WHAT IS NEEDED:
Copy out everything from the line containing "Is (457,203) farther" down to the end of the items, word for word.

INPUT:
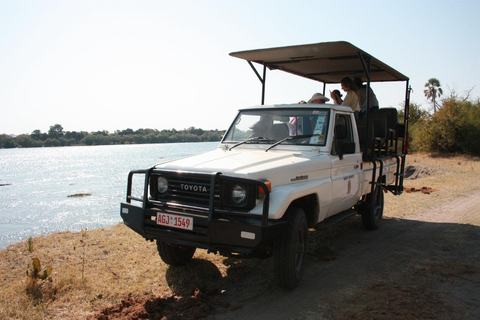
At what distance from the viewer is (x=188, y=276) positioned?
15.6 feet

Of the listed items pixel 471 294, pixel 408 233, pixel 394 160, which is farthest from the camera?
pixel 394 160

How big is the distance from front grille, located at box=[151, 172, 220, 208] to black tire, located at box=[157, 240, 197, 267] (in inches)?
30.4

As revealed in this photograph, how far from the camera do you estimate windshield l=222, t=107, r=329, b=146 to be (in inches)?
202

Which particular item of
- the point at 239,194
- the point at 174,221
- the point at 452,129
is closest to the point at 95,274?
the point at 174,221

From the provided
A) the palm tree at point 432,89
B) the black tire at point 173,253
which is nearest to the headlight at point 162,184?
the black tire at point 173,253

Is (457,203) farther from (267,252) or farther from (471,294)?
(267,252)

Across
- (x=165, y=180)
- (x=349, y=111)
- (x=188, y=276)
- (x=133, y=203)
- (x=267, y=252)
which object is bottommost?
(x=188, y=276)

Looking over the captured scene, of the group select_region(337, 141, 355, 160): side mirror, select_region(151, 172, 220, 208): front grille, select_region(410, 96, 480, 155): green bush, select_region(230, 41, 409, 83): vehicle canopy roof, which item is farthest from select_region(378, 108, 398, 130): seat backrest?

OUTPUT OF THE EXERCISE:
Is (457,203) farther from (267,252) or farther from (471,294)?
(267,252)

Across
- (x=165, y=180)
- (x=349, y=111)
- (x=188, y=276)
- (x=133, y=203)
- (x=267, y=252)
which object is bottommost?
(x=188, y=276)

Looking over the captured scene, of the group select_region(337, 141, 355, 160): side mirror, select_region(151, 172, 220, 208): front grille, select_region(410, 96, 480, 155): green bush, select_region(230, 41, 409, 83): vehicle canopy roof, which item is farthest from select_region(378, 108, 398, 130): seat backrest?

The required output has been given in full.